Wertschätzung hingegen fördert die Leistungsfähigkeit und Arbeitsplatz-Zufriedenheit von Mitarbeitern, das ist in zahlreichen Untersuchungen belegt. Wertschätzung zu erhalten tut gut und ist eine der stärksten Formen der Motivation. Es zeigt, dass man als individuelle Person gesehen und wahrgenommen wird. Man wird an seine Stärken erinnert und an das, was einen auszeichnet. Wenn man sich als Mensch anerkannt und gewertschätzt fühlt, fällt es einem viel leichter, sachliche Kritik zu hören und anzunehmen.


Eine Kultur des Wertschätzens führt zu positiven Beziehungen und schafft ein gutes Betriebsklima. Das hat eine höhere Mitarbeiter-Zufriedenheit zur Folge, verringert Unfälle und wirkt sich positiv auf die Leistungsfähigkeit des Betriebes aus. Eine wertschätzende Unternehmenskultur verringert nachweislich die Fehltage von Mitarbeitern und stärkt die Bindung an den Arbeitgeber.


Auch Eigenlob kann guttun


Nicht nur Wertschätzung zu erhalten, setzt positive Emotionen frei, auch wenn man selbst Wertschätzung äußert.Aktives Wertschätzen erhöht den Selbstwert: „Ich bin ein Mensch, der dazu beiträgt, dass es anderen Menschen und dem Betrieb besser geht!“ Und obwohl der Spruch „Eigenlob stinkt“ fest in unseren Köpfen verankert ist – Wertschätzen darf man auch sich selbst! Wenn einem etwas gelungen ist, wenn man sich etwas hart erarbeitet oder etwas Neues gelernt hat, darf man das würdigen! Das können auch kleine Dinge sein.

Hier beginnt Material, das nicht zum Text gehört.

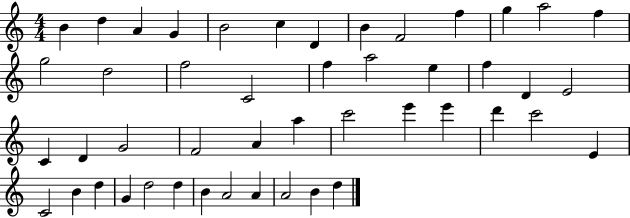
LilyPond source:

{
  \clef treble
  \numericTimeSignature
  \time 4/4
  \key c \major
  b'4 d''4 a'4 g'4 | b'2 c''4 d'4 | b'4 f'2 f''4 | g''4 a''2 f''4 | \break g''2 d''2 | f''2 c'2 | f''4 a''2 e''4 | f''4 d'4 e'2 | \break c'4 d'4 g'2 | f'2 a'4 a''4 | c'''2 e'''4 e'''4 | d'''4 c'''2 e'4 | \break c'2 b'4 d''4 | g'4 d''2 d''4 | b'4 a'2 a'4 | a'2 b'4 d''4 | \break \bar "|."
}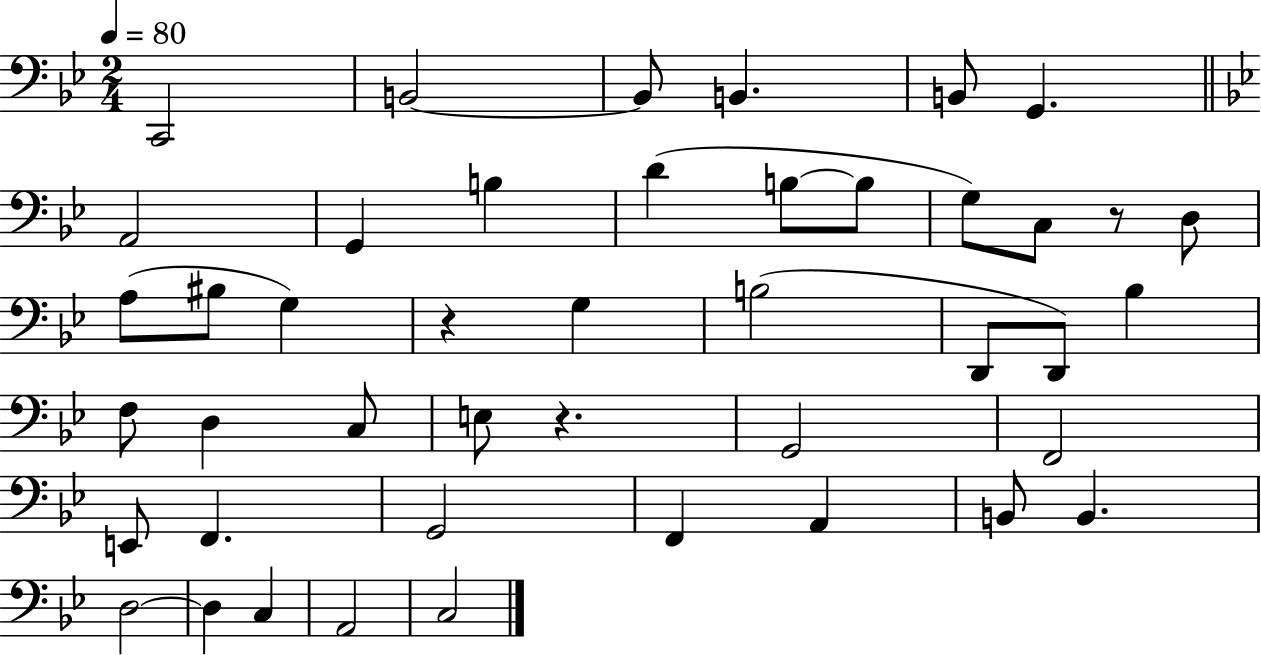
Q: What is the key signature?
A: BES major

Wertschätzung zu geben, ist eigentlich weder kompliziert noch teuer. Oft kostet sie nur Überwindung. Sie ist eine Quelle für Motivation und Kraft, die oft brachliegt. Und sie ist gerade in Zeiten, in denen die Landwirtschaft so vielen Anfeindungen von außen ausgesetzt ist, enorm wichtig.